→ PASSAGE FOR REVIEW
= = = =

Faculty can ask for an exemption if they demonstrate that topics of race and gender are core to the curricula. Sally Robinson, a professor who attended the meeting, said North told faculty members he estimated the college would request about 30 courses to be exempt from the policy, which the university will need to accept or deny in the coming weeks.
“Everyone is worried about students and about what’s going to happen next week,” said Robinson, who is asking for an exemption for two of her courses. “It’s unclear to us, and I think it’s unclear to the college as well, how those decisions are going to get made and who actually is going to make them.”
The Tribune left a voicemail for North and emailed detailed questions but did not receive a response. Two associate deans who were also contacted did not respond.
The Texas A&M Chapter of the American Assn. of University Professors and the Foundation for Individual Rights and Expression criticized the move.

= = = =

→ GIVEN MATERIAL
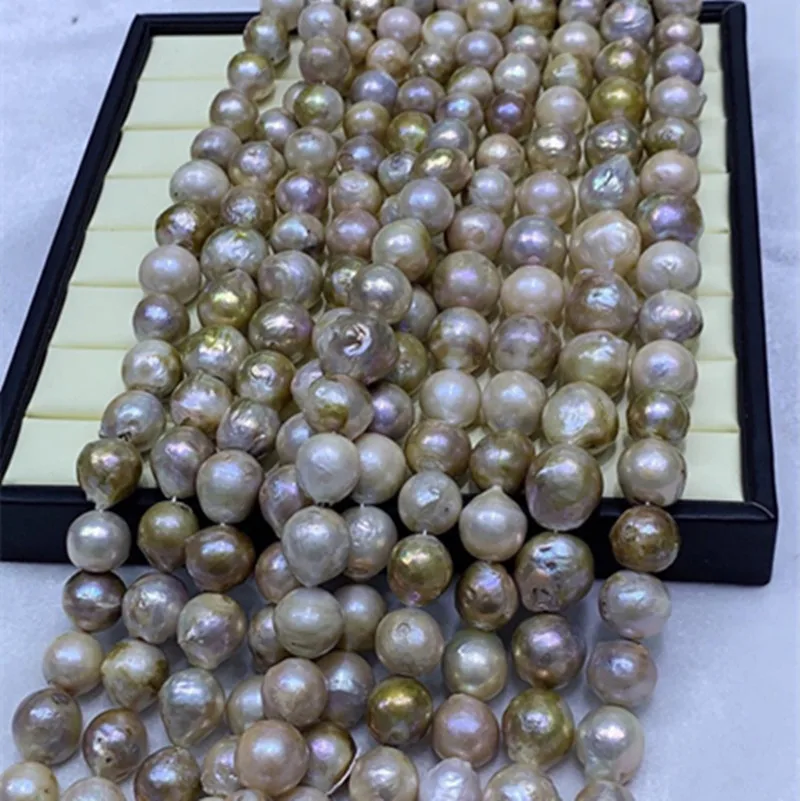 

irregular shaped pearls female temperament of Europe and the United States cross-border jewelry joker monolayer sautoir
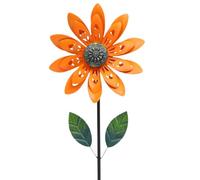 OSALADI Girandola Vento Girasole in Ferro Arancia per Giardino e Parco | Design Creativo e Stile Unico, Uso Semplice, Flessibile, Resistente, Decorazione Esterna per Villa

= = = =

→ TASKS TO PERFORM
1. Answer these questions about the passage on course exemptions:
(a) About how many courses did North estimate the college would request to be exempt from the policy?
(b) For how many of her courses is Robinson asking for an exemption?
(c) Which two organizations criticized the move?
2. Write the next paragraph of the passage on course exemptions, following on from its final sentence.

→ TASK-BY-TASK RESULTS
1.
(a) About 30 courses.
(b) Two.
(c) The Texas A&M Chapter of the American Assn. of University Professors and the Foundation for Individual Rights and Expression.

2.
“This is what happens when the board of regents gives university bureaucrats veto power over academic content,” said Lindsie Rank, director of campus rights advocacy at the Foundation for Individual Rights and Expression. “The board didn’t just invite censorship, they unleashed it with immediate and predictable consequences.”
The College of Arts and Sciences is one of 17 colleges and schools at Texas A&M University in College Station, the flagship campus that includes 11 other universities subject to the same policy.
Priest and Dey write for the Texas Tribune. This article was distributed through a partnership with the Associated Press.